Hello dear, sorry it's been such a lag since your last letter. Life has this way of zipping past me sometimes without my noticing days, weeks, years. Anyway here we are. It's Monday again and my favorite kind of day outside: brilliantly clear sky with a biting atmosphere. I wonder how long we'll have with days like this . . . seems like everywhere the air is growing increasingly warm.

Gen X has two curses: the I-Don't-Know-What-To-Do curse and its reverse: Overstimulation, overaction, unending overwhelm. From the moment I wake up, until the moment I fall asleep I am working on one project or another: music, painting, my motorcycle, community, my relationship, my living space, my body, my mind, yerm ahm, my ever-evolving job. I don't understand how people have time to watch television - I remember it (the tv) being on for hours and hours into the late night at my house when I was in middle school and high school. I wouldn't have time for ten minutes of it as my life is now. But I think in this case the curse is its reverse and its reverse is its curse. Follow?

In general, what I'm trying to say, without having said it yet at all if you'll forgive me, is that this "what am I going to do?" crap is . . . crap. We're already always doing something. It's more a matter of are we pleased with what we're doing? Or are we going to do something else instead? This is what you're saying I think: overstimulation of opportunities leads to a peculiar sort of paralysis.

And yet, I suspect that many of us who struggle with What To Be When We Grow Up, are already living or have already lived five or six lives when measured by output (maybe not so much by wisdom) . . .

Mike, you've produced three albums and you're still a shadow under thirty. Among my similarly-aged close friends I can count: probably two dozen published books/stories/poems, 2-3 dozen full length albums, national tours, 3 lawyers, 2 almost-PsyD's, 2 almost-PhD's, maybe a half dozen Master's degrees, an internationally recognized radio documentary, 2 full length films, a Turkmen Language Learning Guide, symphonies, plays, and the list goes on . . . .

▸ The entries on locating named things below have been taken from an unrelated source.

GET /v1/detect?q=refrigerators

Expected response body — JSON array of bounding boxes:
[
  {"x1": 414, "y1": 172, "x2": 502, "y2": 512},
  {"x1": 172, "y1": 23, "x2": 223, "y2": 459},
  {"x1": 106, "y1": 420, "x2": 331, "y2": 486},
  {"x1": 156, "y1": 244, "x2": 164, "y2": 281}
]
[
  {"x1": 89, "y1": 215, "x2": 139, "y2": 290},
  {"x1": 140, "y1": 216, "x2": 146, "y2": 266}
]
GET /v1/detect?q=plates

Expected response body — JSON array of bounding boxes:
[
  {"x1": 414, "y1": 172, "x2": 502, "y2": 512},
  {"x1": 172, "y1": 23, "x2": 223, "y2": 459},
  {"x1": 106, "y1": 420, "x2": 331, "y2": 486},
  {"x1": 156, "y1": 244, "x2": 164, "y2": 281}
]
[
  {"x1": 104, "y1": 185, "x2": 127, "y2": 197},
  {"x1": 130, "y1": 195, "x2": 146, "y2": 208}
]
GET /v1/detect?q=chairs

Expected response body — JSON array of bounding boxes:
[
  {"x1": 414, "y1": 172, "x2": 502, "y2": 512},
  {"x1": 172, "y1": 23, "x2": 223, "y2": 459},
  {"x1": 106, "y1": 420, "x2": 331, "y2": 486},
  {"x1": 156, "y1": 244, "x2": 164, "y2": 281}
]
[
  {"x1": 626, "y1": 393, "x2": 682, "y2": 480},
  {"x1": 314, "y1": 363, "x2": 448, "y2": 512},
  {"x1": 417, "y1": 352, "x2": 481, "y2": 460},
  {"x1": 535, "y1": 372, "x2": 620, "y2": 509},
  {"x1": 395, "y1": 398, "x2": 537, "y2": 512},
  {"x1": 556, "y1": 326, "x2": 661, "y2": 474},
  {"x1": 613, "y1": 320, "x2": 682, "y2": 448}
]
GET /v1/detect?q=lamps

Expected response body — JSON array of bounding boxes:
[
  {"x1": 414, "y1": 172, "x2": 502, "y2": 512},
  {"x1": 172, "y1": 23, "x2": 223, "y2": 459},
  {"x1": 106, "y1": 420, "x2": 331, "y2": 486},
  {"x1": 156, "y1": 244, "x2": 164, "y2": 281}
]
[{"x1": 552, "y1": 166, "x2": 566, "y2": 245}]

I think it's a misnomer to say we're going to be someTHING when we grow up. We are many things - constantly reshaping, shifting. We're polymaths in training - learning a hundred trades at once. So I'd suggest that if you get to the end of your day and "don't know what to do" then do nothing. Maybe your Nothing Doing is really an exploration of the negative space around your 9-5.

I'm hedging my bets on living a long life (mostly because I wouldn't mind living a short one, and I suspect that fate has a cruel sense of irony.) Based on the thousands of things that I like to do, by the time I am 90 I anticipate being a: peaceful, master motorcycle repairwoman and mother with impeccable rhythm, absolute pitch and a fair endowment to leave for a most unlikely cause - i.e. a statue garden honoring underrated/unknown legends such as Victoria Williams and Naeem Inayatullah. In the meantime I don't know much about much, but I'm very very busy. And sometimes even happy thanks to this.

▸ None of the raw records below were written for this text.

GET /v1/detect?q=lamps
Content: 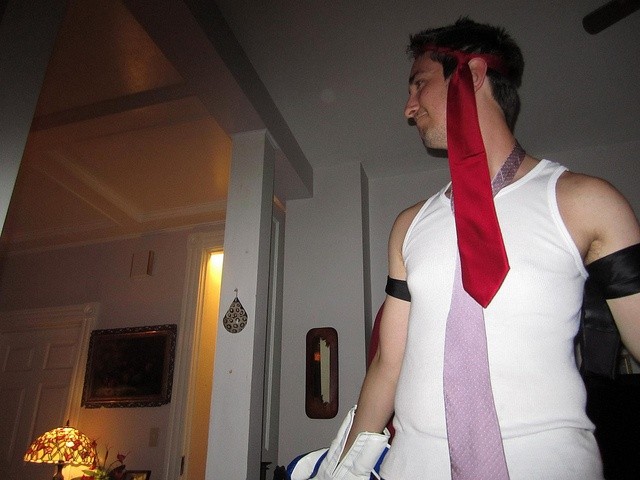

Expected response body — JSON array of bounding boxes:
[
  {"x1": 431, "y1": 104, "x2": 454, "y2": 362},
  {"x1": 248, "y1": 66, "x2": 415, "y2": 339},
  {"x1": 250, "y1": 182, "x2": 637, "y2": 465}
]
[{"x1": 22, "y1": 420, "x2": 93, "y2": 480}]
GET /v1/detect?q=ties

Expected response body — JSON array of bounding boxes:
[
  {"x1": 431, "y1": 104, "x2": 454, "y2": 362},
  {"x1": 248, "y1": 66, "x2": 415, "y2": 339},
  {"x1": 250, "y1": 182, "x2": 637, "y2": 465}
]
[
  {"x1": 421, "y1": 43, "x2": 510, "y2": 308},
  {"x1": 442, "y1": 141, "x2": 527, "y2": 480}
]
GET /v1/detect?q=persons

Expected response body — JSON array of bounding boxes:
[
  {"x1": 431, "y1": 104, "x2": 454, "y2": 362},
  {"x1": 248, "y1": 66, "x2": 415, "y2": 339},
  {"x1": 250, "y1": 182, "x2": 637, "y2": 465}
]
[{"x1": 312, "y1": 19, "x2": 638, "y2": 478}]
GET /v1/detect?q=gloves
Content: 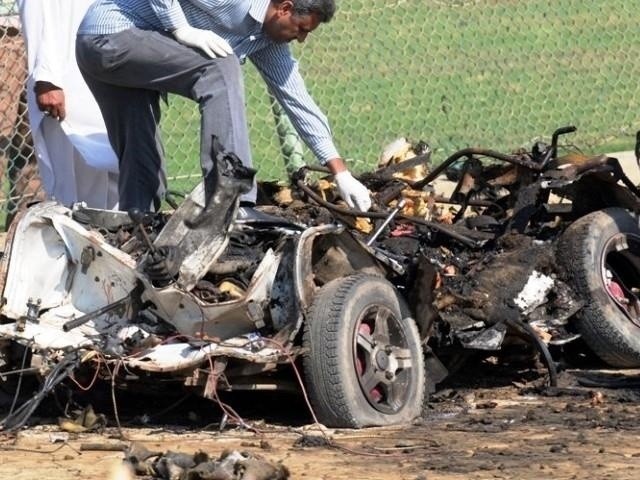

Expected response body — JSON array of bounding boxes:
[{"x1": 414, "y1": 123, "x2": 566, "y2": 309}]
[
  {"x1": 171, "y1": 24, "x2": 236, "y2": 61},
  {"x1": 332, "y1": 169, "x2": 373, "y2": 214}
]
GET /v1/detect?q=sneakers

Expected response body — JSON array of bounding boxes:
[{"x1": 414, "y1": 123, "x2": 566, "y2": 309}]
[{"x1": 234, "y1": 201, "x2": 290, "y2": 228}]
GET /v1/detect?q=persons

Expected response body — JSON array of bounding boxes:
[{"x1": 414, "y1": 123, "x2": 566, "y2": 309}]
[
  {"x1": 15, "y1": 0, "x2": 121, "y2": 213},
  {"x1": 76, "y1": 1, "x2": 373, "y2": 222}
]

As parting words, I want you to read this poem: it is a translation of an Urdu poem from 1750 . . . my dear friend Sonal Bhatia (a brilliant poet) translated it between classes at law school, where she is also starting her own non-profit organization to protect the rights of domestic violence survivors.

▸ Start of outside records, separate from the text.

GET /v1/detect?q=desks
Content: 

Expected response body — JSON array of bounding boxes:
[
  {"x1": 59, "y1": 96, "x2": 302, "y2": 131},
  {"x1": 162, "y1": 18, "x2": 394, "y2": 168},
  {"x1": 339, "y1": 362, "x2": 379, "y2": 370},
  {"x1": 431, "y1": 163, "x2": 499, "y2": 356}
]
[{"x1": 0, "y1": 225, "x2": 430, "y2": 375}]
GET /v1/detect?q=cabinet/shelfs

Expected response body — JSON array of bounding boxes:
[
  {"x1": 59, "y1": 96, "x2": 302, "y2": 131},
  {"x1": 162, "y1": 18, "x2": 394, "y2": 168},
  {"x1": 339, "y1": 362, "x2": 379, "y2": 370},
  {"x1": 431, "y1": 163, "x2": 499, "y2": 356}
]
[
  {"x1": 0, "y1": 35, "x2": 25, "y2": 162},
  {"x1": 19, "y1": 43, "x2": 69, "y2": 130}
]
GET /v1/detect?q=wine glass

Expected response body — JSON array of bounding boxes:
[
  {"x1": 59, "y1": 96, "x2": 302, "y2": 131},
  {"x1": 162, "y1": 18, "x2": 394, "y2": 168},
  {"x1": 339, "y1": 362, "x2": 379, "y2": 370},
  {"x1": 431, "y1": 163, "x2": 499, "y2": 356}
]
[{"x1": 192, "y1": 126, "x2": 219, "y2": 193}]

Untitled (or maybe "Maya")
Desire is such a human disaster
that it breaks the fast
by destroying the existence of hunger--
I am such a human; my soul drowned
like the ant dropped in a well
in this tsunami of desire
for you;
save me, Beloved, from my indignity,
cover my eyes in a veil
of tears.
--Sonal Bhatia

Much love, and don't worry we'll talk more about God. maybe with a jug of wine and a phone call . . . and some blank paper taped to the walls.